Ein System ist eben umso anfälliger, je komplexer es ist. Und komplexer als bei einem selbstfahrenden Auto inmitten nicht selbstfahrender Autos ist es derzeit kaum vorstellbar. Das mag auf den blau beschilderten Bahnen noch verhältnismäßig einfach sein, doch abseits davon warten Gegenverkehr, Kreuzungen, Zebrastreifen, Radfahrer und Kinder am Straßenrand. Schwierigste Bedingungen für ferngesteuertes Fortkommen. Tausende Male in der Sekunde erkennen, analysieren, entscheiden –
und auf dieser Basis lenken, bremsen oder Gas geben.

Schon ein simpler Kreisverkehr ist für Chauffeur Chip eine große Herausforderung. Ebenso eine Ampel. Vor allem, wenn es mehrere gibt. Womöglich in gleißender Sonne. Um das rechte Licht zu deuten, müssen Pfeile erkannt werden, die aus der Entfernung nur wenige Pixel groß sind. Das ist technisch am Rand dessen, was aktuelle Sensoren erfassen können. Auch enger werdende Kurven lassen den Automaten gerne mal aussteigen. Was bei Gegenverkehr besonders unschön wird, aber eben auch schon bei Verkehrsinseln oder Randsteinen.
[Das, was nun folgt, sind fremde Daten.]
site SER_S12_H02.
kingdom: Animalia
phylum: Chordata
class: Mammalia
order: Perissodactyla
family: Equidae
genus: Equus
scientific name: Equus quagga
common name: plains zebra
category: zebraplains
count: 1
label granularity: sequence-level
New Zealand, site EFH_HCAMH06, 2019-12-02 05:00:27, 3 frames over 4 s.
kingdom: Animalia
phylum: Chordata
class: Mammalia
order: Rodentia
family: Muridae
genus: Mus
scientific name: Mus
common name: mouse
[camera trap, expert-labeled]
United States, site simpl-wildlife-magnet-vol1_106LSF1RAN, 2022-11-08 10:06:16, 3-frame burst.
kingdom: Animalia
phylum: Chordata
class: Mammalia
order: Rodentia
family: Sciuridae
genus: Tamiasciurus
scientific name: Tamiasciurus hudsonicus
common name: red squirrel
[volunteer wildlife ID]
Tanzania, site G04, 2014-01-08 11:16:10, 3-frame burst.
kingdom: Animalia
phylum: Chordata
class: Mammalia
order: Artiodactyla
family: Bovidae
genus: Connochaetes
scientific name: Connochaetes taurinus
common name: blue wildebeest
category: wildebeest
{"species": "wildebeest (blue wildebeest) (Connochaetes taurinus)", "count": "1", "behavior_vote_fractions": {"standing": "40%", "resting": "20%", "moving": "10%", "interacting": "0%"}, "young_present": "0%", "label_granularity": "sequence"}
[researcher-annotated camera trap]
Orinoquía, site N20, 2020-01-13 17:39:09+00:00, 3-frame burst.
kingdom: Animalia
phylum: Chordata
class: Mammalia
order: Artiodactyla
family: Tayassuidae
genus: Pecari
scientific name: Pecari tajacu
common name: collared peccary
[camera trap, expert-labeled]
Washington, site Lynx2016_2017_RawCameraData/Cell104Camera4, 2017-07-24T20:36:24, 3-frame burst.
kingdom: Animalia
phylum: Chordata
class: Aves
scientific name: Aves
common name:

Arizonas Gouverneur Doug Ducey übrigens hat Uber das Testen autonomer Fahrzeuge auf öffentlichen Straßen des US-Bundesstaates untersagt. Videoaufnahmen des verheerenden Unfalls ließen ihn daran zweifeln, dass die Firma in der Lage sei, ihre Technologie sicher zu testen, erklärte der Mann, der bislang als großer Fürsprecher für autonomes Fahren galt. Warum die Sensoren des Fahrzeugs die Fußgängerin, die ein Fahrrad schob, nicht rechtzeitig bemerkten, ist weiter unklar.

Bis zum vollautomatischen Shuttle-Service dürfte es also trotz des gewaltigen Fortschritts noch ein weiter Weg sein. Deutlich eher dürften Teillösungen Alltag werden. Im Parkhaus etwa, wo der Wagen ganz alleine seinen Platz sucht und bei Abholung wieder anrollt.

Dass das Auto der Zukunft aber noch so Spaß macht wie früher – die Hoffnung können wir getrost fahren lassen.